Now this is the critical stage: if there is something the person can do to help, they will probably do it. However, sometimes it might be something outside of their remit. If they refuse your request, tell them politely that it is nothing to do with what they have said and you entirely appreciate they have tried their best but you would like to speak to a manager, if that's okay.
It is really important to remain nice at this point, for whenever any call centre employee passes a call to a manager they will give instructions. If you have been pleasant they will ask the manager to sort you out. If you have hacked them off they will tell their superior to give you the minimum they can get away with.
Speaking to a Manager
The first thing you have to remember when dealing with a manager is that the first 'manager' you speak to almost certainly won't be. Most call centres have management support groups (or 'call coaches') made up of advisers who are best at handling difficult customers. So all the previous rules apply, but they are usually given a degree of latitude with the rules and regulations, and can often authorise action or compensation that a normal adviser cannot.
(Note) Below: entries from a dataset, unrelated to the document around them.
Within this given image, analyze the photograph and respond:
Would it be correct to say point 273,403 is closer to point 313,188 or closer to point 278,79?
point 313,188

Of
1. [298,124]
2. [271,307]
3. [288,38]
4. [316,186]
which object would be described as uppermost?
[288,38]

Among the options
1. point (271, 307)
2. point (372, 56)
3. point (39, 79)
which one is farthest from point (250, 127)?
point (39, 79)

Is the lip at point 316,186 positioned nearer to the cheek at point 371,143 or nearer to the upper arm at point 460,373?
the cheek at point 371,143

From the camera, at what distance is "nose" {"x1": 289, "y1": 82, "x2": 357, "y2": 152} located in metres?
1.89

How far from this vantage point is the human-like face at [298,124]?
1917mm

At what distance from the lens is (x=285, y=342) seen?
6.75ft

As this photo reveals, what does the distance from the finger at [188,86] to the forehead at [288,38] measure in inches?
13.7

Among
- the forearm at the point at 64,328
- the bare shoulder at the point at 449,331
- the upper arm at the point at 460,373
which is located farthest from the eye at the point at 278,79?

One Researcher recalled that:
I have variously been a team leader, shift manager, head of call and an executive director. But I have never been on more than £5.50 an hour.
Follow all the rules outlined so far and you should get your desired outcome. If you don't, politely ask for the name of this person's direct superior and their position, and then ask to speak to them instead.
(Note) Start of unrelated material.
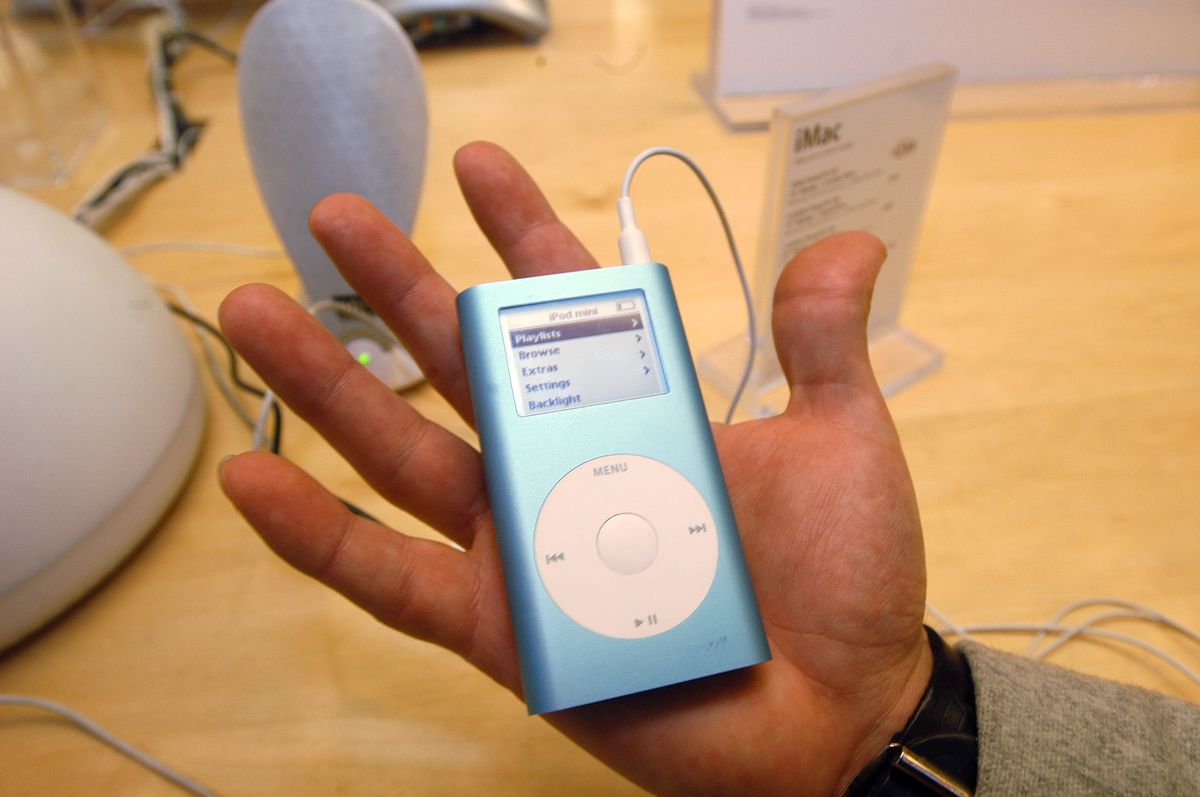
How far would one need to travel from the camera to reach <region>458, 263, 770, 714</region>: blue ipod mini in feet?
1.04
If you do so in this manner you will almost certainly speak to a real manager. You will probably have to wait for them to call you back, but it will be worth it. They usually won't understand the rules, and will be so busy that they will give you what you want just to get rid of you.
Things to Remember
Although this technique will usually work, success is not 100% guaranteed. Some people are less professional than others, whereas some just care so little they won't do anything to help anyone. With such individuals, your best hope is that they are on the lookout for a new job.
It might not be possible to do what you want, and no amount of pleading will be able to change that. Another researcher remembered:
When working for the TV Licensing call centre, a customer phoned up shortly after the government had introduced free licences for over-75s. This customer was 70 and felt very aggrieved that - despite his age and relative poverty - he had to pay, while his considerably more affluent next-door neighbour got his free. Much as though I sympathised with the customer I just couldn't make him understand that it was a government decision and nothing to do with us. I ended up speaking to him for over an hour.
If you are given the option of pursuing your claim by paper instead, decline to do so. Paper claims are just that. The person involved only goes by the book and has no emotional investment in your case. Also, they may find it difficult to understand your handwriting. Most call centres are 'national rate' 0845 numbers, so it is only costing you 6-8p per minute.
Of course, if all else fails you can still try the 'bull in a china shop' tactic.